Die Absage wird wie folgt erläutert: „Nach reiflicher Überlegung habe ich die äußerst schwierige Entscheidung getroffen, mich bis auf Weiteres aus dem Konzertleben zurückzuziehen“, ließ die Starsopranistin laut dpa-Meldung über den Veranstalter River Concerts am Dienstag. „Es ist nicht die richtige Zeit für mich aufzutreten und zu musizieren. Ich hoffe, dass mein Publikum diese Entscheidung verstehen wird“, heißt es in dem Statement weiter. Unklar blieb bis Dienstagabend allerdings, inwieweit auch Netrebkos Auftritt im Festspielhaus Baden-Baden betroffen ist. Dort soll die weltberühmte Sopranistin gemeinsam mit den Berliner Philharmonikern unter der Leitung von Kirill Petrenko ein Konzert bei den Osterfestspielen gestalten. Aufgrund der Debatten um Netrebkos Haltung zur Politik des russischen Präsidenten Putin hatte das Festspielhaus mitgeteilt, im Vorfeld das geplanten Konzerts das Gespräch mit der Sängerin zu suchen. Intendant Benedikt Stampa hatte hierzu erklärt: „Wir wissen um die Gefahr, in der sich viele Personen des öffentlichen russischen Lebens gerade befinden, und behalten uns alle Optionen vor.“ Das Ziel, mit Netrebko ins Gespräch zu kommen, gelte nach wie vor, erklärte Festspielhaus-Sprecher Rüdiger Beermann am Dienstagabend auf Anfrage dieser Zeitung.

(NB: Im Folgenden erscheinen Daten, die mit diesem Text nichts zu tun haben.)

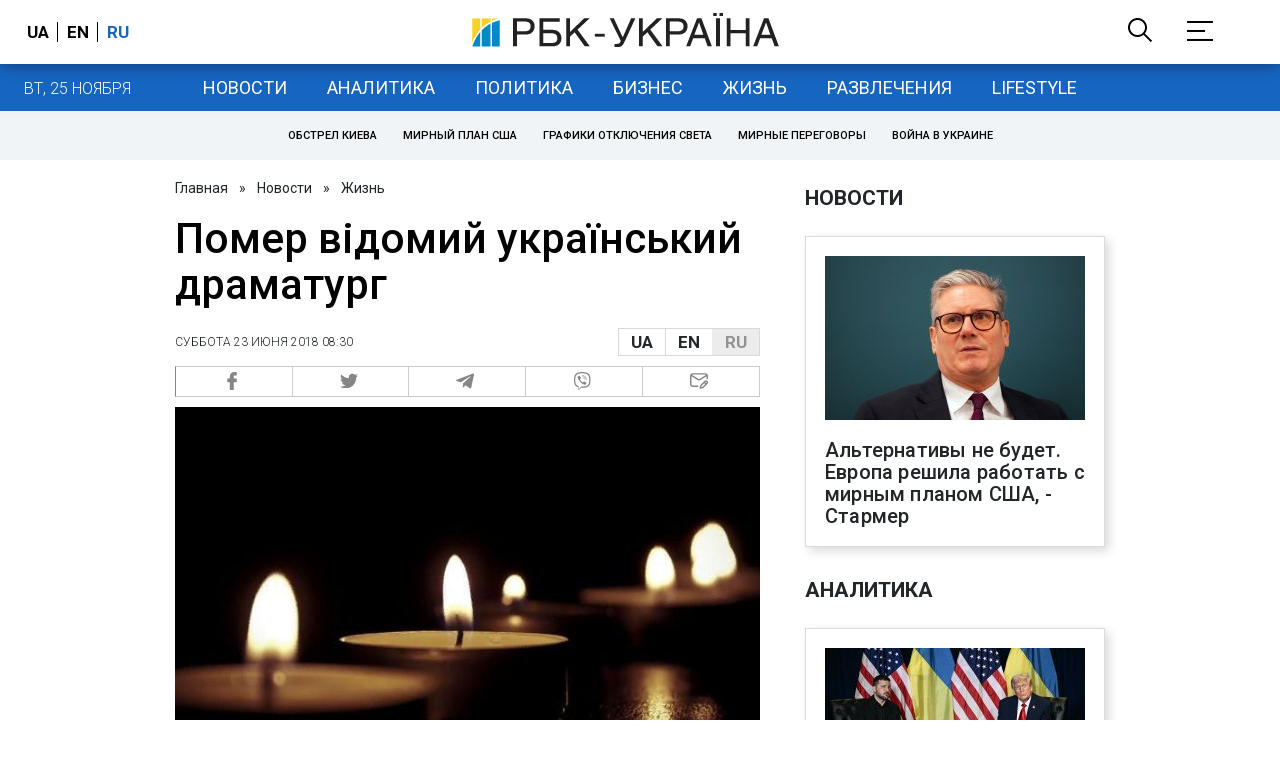

--- FILE ---
content_type: application/javascript; charset=utf-8
request_url: https://fundingchoicesmessages.google.com/f/AGSKWxWvlG53SJiknXnOZslX--iLXrw3hwGPJPvGK6wIveew7BkabpiMPzCZj6PlbT70PuklyGkunO8SoNrvSUcQbgBdELRO4vlLdvkeqvx7JVRQ61lv50VKSCXgUnv0o_81siOMVqdnOn71t3BGddPrGgNKnLR66IEwzZF902WDgUXFMPN3fB7qsFXqxA==/_/ads?param=/synad2./adzonecenteradhomepage./adv3./480x60.
body_size: -1289
content:
window['bd925750-36ee-47ce-bfd2-656ee8d088bc'] = true;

Die langjährige Zusammenarbeit mit Netrebkos Landsmann und Entdecker, dem international renommierten Dirigenten Valery Gergiev, hatte das Festspielhaus da bereits „bis auf weiteres“ ausgesetzt. Gergiev, der in der Vergangenheit mehrmals die Politik des russischen Präsidenten Wladimir Putin unterstützt hatte, war aufgefordert worden, sich von dem Angriff auf die Ukraine zu distanzieren. Er habe hierauf aber nicht reagiert. In München hatte Oberbürgermeister Dieter Reiter (SPD) Gergiev am Dienstag aus dem gleichen Grund den Posten als Chefdirigent der Münchner Philharmoniker entzogen.

Erklärung auf Instagram

Am Wochenende hatte sich Netrebko zur russischen Invasion in die Ukraine geäußert. Sie sei gegen diesen Krieg, schrieb die weltberühmte Operndiva in einer Erklärung auf Instagram. „Ich bin eine Russin und liebe mein Land, aber ich habe viele Freunde in der Ukraine, und der Schmerz und das Leid brechen mir das Herz. Ich möchte, dass dieser Krieg aufhört und die Menschen in Frieden leben können. Das erhoffe ich mir und dafür bete ich“, so Netrebko laut Meldung der dpa.

Netrebko und Eyvazov wandten sich zugleich dagegen, „Künstler oder irgendeine öffentliche Person zu zwingen, ihre politischen Ansichten öffentlich zu machen und ihr Vaterland zu beschimpfen“. Dies sollte eine freie Entscheidung sein. „Ich bin keine politische Person“, erklärte Netrebko. „Ich bin keine Expertin für Politik. Ich bin Künstlerin und mein Ziel ist es, über politische Unterschiede hinweg zu vereinen.“

Im vergangenen Jahr hatte die Sopranistin, die auch in Wien lebt, mit einer großen Gala im Kremlpalast in Moskau ihren 50. Geburtstag gefeiert. Bei dem vierstündigen Konzert verlas Kremlsprecher Dmitri Peskow Glückwünsche des russischen Präsidenten Wladimir Putin, der Netrebkos weltweit bewunderte Gesangskunst würdigte.